In the News
- Letter to the Editor to the Ottawa Citizen - January 10, 2007
- Globe and Mail story on Government not canceling plans for state funeral - January 5, 2007
- Dominion
Institute Petition Up-date News Release - January 4, 2007
- NOVEMBER 21, 2006 - PARLIAMENT UNANIMOUSLY PASSES MOTION TO HOLD A STATE
FUNERAL FOR THE LAST FIRST WORLD WAR VETERAN
- Chronicle Herald editorial on State Funeral petition - November 18, 2006
- Globe and Mail story on NDP motion for State Funeral - November 18, 2006
- Montreal Gazette editorial on State Funeral petition - November 14, 2006
- The Guardian editorial on State Funeral petition - November 14, 2006
- Globe and Mail story on petition passing 65,000 signatures - November 13, 2006
- Globe and Mail cover story on State Funeral - November 11, 2006
- Canadian Press story on survey results on State Funeral - November 11, 2006
- Dominion Institute State Funeral Poll Results - November 11, 2006
- Dominion Institute Petition Up-date News Release - November 11, 2006
- Waterloo Record op-ed on State Funeral petition - November 9, 2006
- Canadian Press story on government reaction to petition - November 8, 2006
- Dominion Institute Petition Up-date News Release - November 8, 2006
- Waterloo Record editorial on State Funeral petition - November 7, 2006
- Ottawa Sun editorial on State Funeral petition - November 7, 2006
- Globe and Mail op-ed on State Funeral petition - November 6, 2006
- Globe and Mail editorial on State Funeral petition - November 6, 2006
- Dominion Institute Petition Launch News Release - November 6, 2006
Petition Background
Only three veterans of First World War remain. They are Lloyd Clemett (106
years of age), John Babcock (also 106 years of age) and Percy Wilson (105
years of age).
These three men constitute our only living link to the
horrors and triumphs experienced by the more than half million Canadians who
served under arms between 1914 and 1918. Yet, to our national shame, the
proud history they embody is fast fading from Canadians' shared memory.

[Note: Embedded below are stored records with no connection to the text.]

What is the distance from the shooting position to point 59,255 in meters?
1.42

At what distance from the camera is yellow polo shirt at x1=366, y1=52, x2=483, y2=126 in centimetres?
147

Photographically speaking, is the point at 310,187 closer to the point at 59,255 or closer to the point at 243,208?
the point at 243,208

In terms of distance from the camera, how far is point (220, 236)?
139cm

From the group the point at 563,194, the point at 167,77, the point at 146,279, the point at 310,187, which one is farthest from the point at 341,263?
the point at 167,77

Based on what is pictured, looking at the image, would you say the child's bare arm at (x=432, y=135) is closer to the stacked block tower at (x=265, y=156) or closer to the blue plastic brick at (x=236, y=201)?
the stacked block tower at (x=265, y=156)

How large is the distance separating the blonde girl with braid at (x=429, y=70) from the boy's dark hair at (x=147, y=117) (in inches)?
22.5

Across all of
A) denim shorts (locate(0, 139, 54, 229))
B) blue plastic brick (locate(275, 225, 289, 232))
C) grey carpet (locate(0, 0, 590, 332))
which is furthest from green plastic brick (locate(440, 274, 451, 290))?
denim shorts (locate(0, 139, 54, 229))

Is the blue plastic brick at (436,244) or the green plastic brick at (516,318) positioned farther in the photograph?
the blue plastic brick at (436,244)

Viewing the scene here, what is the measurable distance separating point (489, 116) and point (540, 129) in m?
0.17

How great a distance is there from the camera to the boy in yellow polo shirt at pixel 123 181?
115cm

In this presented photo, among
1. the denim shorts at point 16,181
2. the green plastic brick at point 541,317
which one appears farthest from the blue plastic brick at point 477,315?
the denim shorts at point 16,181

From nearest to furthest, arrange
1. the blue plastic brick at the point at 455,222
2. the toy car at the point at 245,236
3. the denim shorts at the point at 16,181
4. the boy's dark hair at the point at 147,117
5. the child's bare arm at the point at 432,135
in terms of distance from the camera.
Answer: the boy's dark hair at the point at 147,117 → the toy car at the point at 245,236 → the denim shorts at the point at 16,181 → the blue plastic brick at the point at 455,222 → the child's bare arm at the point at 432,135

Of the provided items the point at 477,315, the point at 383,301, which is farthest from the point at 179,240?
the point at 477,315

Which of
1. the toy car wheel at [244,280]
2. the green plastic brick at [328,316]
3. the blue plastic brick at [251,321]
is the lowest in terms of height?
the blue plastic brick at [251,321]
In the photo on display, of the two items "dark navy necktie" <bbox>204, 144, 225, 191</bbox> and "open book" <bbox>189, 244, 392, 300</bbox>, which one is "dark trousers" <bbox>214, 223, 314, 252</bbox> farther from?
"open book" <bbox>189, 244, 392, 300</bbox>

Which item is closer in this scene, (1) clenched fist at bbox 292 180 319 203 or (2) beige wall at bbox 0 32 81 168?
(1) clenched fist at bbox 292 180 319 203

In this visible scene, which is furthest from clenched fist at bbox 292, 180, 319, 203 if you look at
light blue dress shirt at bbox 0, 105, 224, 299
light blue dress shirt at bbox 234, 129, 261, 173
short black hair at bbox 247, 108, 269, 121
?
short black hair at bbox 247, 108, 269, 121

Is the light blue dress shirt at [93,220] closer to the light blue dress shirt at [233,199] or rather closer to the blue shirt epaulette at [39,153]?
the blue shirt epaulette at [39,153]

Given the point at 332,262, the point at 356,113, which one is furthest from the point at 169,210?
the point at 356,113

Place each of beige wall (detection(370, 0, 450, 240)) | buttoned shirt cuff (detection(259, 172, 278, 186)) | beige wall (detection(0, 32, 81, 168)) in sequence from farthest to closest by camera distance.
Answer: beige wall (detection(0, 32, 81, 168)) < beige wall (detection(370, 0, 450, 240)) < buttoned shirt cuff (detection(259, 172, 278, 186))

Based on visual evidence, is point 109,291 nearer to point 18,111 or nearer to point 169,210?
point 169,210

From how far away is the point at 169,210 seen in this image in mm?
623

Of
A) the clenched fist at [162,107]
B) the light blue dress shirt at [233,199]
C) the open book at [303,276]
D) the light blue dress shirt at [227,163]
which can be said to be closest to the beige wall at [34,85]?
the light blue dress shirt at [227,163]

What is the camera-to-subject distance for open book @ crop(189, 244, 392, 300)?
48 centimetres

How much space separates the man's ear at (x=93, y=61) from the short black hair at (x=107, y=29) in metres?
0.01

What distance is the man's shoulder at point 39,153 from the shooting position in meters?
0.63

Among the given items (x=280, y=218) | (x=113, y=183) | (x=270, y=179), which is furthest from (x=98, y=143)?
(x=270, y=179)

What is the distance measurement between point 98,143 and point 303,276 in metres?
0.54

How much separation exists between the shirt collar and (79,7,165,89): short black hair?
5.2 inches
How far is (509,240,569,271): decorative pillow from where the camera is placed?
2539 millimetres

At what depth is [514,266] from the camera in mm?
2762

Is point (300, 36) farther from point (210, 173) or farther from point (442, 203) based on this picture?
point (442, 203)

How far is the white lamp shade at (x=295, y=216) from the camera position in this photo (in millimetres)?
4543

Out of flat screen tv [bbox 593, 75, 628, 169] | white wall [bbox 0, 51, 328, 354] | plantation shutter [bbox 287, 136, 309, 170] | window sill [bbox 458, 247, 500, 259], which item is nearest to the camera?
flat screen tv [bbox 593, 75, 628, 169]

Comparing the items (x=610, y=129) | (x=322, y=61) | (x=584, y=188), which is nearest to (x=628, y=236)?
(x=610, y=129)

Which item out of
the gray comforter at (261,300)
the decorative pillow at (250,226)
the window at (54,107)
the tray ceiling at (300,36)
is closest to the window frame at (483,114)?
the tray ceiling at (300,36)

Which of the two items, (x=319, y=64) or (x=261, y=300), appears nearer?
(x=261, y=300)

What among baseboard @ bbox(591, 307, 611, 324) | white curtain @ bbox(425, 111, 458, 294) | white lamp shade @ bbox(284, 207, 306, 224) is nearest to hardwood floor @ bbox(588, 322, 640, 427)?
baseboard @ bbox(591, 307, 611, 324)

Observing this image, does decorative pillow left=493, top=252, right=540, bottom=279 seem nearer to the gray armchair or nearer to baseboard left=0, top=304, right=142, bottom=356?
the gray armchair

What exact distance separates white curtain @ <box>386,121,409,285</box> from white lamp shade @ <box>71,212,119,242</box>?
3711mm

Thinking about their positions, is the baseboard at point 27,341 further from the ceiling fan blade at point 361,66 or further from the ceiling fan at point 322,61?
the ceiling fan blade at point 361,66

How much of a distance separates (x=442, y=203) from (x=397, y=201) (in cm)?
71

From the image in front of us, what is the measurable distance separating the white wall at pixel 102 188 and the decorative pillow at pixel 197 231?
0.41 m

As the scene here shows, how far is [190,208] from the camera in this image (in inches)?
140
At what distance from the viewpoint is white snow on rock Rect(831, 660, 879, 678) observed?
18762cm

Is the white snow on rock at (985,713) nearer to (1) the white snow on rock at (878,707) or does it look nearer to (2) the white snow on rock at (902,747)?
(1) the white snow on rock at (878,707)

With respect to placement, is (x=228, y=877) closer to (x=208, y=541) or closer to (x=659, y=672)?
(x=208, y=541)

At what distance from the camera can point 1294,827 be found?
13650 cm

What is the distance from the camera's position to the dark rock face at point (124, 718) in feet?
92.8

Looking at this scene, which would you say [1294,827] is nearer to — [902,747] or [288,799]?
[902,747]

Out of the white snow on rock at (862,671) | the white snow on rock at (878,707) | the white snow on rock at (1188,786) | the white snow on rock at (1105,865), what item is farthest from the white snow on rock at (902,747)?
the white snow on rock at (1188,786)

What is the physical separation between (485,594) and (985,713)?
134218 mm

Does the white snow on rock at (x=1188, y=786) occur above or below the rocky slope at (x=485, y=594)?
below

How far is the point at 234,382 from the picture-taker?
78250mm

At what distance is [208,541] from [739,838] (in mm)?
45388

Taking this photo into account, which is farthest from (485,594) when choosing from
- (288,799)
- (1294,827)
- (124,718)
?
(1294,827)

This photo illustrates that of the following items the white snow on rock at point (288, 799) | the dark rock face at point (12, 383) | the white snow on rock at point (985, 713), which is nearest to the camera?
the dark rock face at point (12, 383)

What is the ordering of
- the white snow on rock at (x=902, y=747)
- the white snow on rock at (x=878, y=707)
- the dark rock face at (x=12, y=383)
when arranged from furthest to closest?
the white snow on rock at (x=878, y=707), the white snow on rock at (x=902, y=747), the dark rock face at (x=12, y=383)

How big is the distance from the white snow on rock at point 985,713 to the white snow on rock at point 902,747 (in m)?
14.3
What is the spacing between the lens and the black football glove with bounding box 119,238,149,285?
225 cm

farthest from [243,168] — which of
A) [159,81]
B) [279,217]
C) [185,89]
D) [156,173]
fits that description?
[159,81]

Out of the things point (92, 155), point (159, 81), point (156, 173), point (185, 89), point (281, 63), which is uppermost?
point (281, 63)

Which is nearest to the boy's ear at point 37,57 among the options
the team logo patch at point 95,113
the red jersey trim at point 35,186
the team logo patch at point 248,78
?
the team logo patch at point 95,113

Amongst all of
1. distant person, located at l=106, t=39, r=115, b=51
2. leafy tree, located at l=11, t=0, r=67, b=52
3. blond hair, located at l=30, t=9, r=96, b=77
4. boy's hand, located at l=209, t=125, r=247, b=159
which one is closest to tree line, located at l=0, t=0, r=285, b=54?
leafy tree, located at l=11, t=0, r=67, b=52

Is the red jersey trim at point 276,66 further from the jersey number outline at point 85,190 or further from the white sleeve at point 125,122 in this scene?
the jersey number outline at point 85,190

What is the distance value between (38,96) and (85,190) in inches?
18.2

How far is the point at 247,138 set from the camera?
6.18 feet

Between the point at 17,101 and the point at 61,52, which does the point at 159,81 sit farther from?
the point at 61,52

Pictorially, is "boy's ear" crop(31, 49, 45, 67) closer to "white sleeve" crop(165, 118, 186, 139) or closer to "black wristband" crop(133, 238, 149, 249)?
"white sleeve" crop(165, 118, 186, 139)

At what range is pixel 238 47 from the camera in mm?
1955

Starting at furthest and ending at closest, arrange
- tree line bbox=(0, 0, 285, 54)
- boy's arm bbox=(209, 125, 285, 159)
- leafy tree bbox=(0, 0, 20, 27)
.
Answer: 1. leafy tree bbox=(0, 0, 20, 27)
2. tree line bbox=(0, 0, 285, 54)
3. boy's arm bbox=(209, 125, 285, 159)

As polls undertaken by the Dominion Institute reveal, barely a third of our
fellow citizens can name the battle of Vimy Ridge as a key Canadian victory
in the First World War, even when the answer is hinted at in the question.
One in four respondents thought Douglas Macarthur, not Sir Arthur Currie,
was a great Canadian general in World War One; a result that reveals a
stunning lack of awareness of both chronology and nationality. Equally
disconcerting, less than half of 18 to 24 year olds surveyed were familiar
with Lieutenant Colonel John McRae's immortal (or maybe not) war poem, In Flanders
Fields.
Why do we seem doomed to forget a war that is as important to understanding
Canada's journey from colony to nation state as, say, the American
Revolution is to the history of the United States?
From the Great War onwards, it has been the veterans, more than anyone else,
who have ensured the country understood the link between our military
heritage and hard-won nationhood. Through their once million-strong national
associations, such as the Royal Canadian Legion, annual Vimy dinners,
overseas pilgrimages, and unremitting volunteer work, veterans have kept the
traditions of Remembrance alive in communities large and small.
Now, not only are the Great War veterans disappearing, but their sons and
daughters who served in the Second World War are, on average, 86 years of
age. Of these 200,000 veterans alive today, more than five hundred pass on
each week; an attrition rate greater than during the War itself.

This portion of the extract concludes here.